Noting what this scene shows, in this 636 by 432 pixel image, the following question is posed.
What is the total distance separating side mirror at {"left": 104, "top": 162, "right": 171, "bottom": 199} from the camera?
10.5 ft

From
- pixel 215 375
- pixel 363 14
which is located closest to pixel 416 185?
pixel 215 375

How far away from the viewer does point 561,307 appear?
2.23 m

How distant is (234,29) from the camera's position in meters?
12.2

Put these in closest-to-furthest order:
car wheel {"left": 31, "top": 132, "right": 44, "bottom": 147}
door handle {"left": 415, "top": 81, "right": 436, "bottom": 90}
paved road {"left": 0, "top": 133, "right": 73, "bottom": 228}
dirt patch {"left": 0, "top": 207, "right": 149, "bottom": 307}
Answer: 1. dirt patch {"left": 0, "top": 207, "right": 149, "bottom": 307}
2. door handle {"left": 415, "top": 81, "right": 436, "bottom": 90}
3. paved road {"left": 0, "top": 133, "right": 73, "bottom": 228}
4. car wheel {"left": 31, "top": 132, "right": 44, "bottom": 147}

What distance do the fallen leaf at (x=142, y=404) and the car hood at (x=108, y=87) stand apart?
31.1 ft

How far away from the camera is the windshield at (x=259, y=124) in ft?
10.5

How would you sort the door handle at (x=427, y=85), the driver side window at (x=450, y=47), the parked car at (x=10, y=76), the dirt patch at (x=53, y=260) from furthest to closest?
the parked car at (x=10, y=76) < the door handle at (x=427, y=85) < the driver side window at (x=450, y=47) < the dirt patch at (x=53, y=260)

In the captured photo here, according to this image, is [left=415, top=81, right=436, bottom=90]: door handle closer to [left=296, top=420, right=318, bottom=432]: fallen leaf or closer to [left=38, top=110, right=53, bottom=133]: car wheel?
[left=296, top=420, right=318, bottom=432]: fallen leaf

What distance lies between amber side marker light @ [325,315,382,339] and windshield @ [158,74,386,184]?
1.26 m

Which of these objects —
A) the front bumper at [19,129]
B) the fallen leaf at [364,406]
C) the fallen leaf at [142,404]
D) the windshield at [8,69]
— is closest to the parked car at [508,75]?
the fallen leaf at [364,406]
----------------------------------------
### Directive
Reproduce the material precisely, including every line.

### Answer in full
Noting what this scene shows, in this 636 by 432 pixel image, the following question is posed.
What is the total distance separating side mirror at {"left": 104, "top": 162, "right": 171, "bottom": 199} from the camera?
10.5 ft

From
- pixel 215 375
- pixel 363 14
which is located closest to pixel 416 185?
pixel 215 375

How far away from the viewer does point 561,307 appear?
2.23 m

How distant is (234,29) from the camera's position in meters?
12.2

Put these in closest-to-furthest order:
car wheel {"left": 31, "top": 132, "right": 44, "bottom": 147}
door handle {"left": 415, "top": 81, "right": 436, "bottom": 90}
paved road {"left": 0, "top": 133, "right": 73, "bottom": 228}
dirt patch {"left": 0, "top": 207, "right": 149, "bottom": 307}
Answer: 1. dirt patch {"left": 0, "top": 207, "right": 149, "bottom": 307}
2. door handle {"left": 415, "top": 81, "right": 436, "bottom": 90}
3. paved road {"left": 0, "top": 133, "right": 73, "bottom": 228}
4. car wheel {"left": 31, "top": 132, "right": 44, "bottom": 147}

What distance do the fallen leaf at (x=142, y=404) and the car hood at (x=108, y=87) stand apart?
31.1 ft

How far away from the camera is the windshield at (x=259, y=124) in ft?
10.5

How would you sort the door handle at (x=427, y=85), the driver side window at (x=450, y=47), the parked car at (x=10, y=76), the dirt patch at (x=53, y=260) from furthest to closest?
the parked car at (x=10, y=76) < the door handle at (x=427, y=85) < the driver side window at (x=450, y=47) < the dirt patch at (x=53, y=260)

In the captured photo here, according to this image, is [left=415, top=81, right=436, bottom=90]: door handle closer to [left=296, top=420, right=318, bottom=432]: fallen leaf or closer to [left=38, top=110, right=53, bottom=133]: car wheel?
[left=296, top=420, right=318, bottom=432]: fallen leaf

What distance lies between amber side marker light @ [325,315,382,339] and windshield @ [158,74,386,184]?
1.26 m

Which of these objects —
A) the front bumper at [19,129]
B) the fallen leaf at [364,406]
C) the fallen leaf at [142,404]
D) the windshield at [8,69]
— is closest to the parked car at [508,75]?
the fallen leaf at [364,406]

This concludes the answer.